### BRANO PROPOSTO
La sua crescente celebrità nel mondo delle lettere e della cultura milanese, oltre che nella società del tempo, spinge il conte Firmian ad affidargli innanzitutto la direzione della Gazzetta di Milano (1768) e, l’anno dopo, la cattedra di eloquenza alle Scuole Palatine, (riqualificate come Ginnasio Brera nel 1773, anno in cui, soppressa la Compagnia di Gesù, il Parini comincia a tenere la cattedra di “Princìpi generali di Belle Lettere applicate alla Belle Arti”). Il nuovo incarico gli fa cessare il lavoro di precettore in casa Imbonati. Da ultimo gli viene affidato l’incarico di Sovraintendente delle scuole pubbliche della città. Il frutto di questa attività è il trattato Dei principi fondamentali e generali delle belle lettere applicati alle belle arti, una raccolta delle sue lezioni scritte nel 1773/4, uscirà postumo.

### CONSEGNA
Riprendi il brano sugli incarichi del Parini a Milano e scrivine il seguito a partire dall'ultima frase.

### DATI
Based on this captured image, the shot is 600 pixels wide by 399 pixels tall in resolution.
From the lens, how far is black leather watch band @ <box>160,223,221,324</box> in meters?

### SOLUZIONE
“Durante i molti anni d’insegnamento, al quale sempre attese con grande fervore e illuminata intelligenza, suscitando ammirazione e affetto tra i discepoli, il Parini venne stendendo vari scritti in prosa che videro la luce soltanto dopo la sua morte, nella edizione delle Opere curata dal Reina. Questi scritti… ci testimoniano nel Parini un assiduo e coerente sviluppo della sua poetica classicistica, non aliena dalle innovazioni, ma sempre intesa ad armonizzare le moderne esigenze, alle quali il poeta non chiudeva l’animo suo, con il rispetto, che egli sentiva vivissimo, della tradizione letteraria e linguistica. Non c’è nulla dunque, in questi scritti pariniani di teoria e di ammaestramento, proprio nulla di impetuosamente rivoluzionario e spregiudicato.”

Nel 1777 viene accolto nell’Arcadia di Roma con il nome pastorale di Darisbo Elidonio e nello stesso anno diventa membro della Società patriottica di Milano.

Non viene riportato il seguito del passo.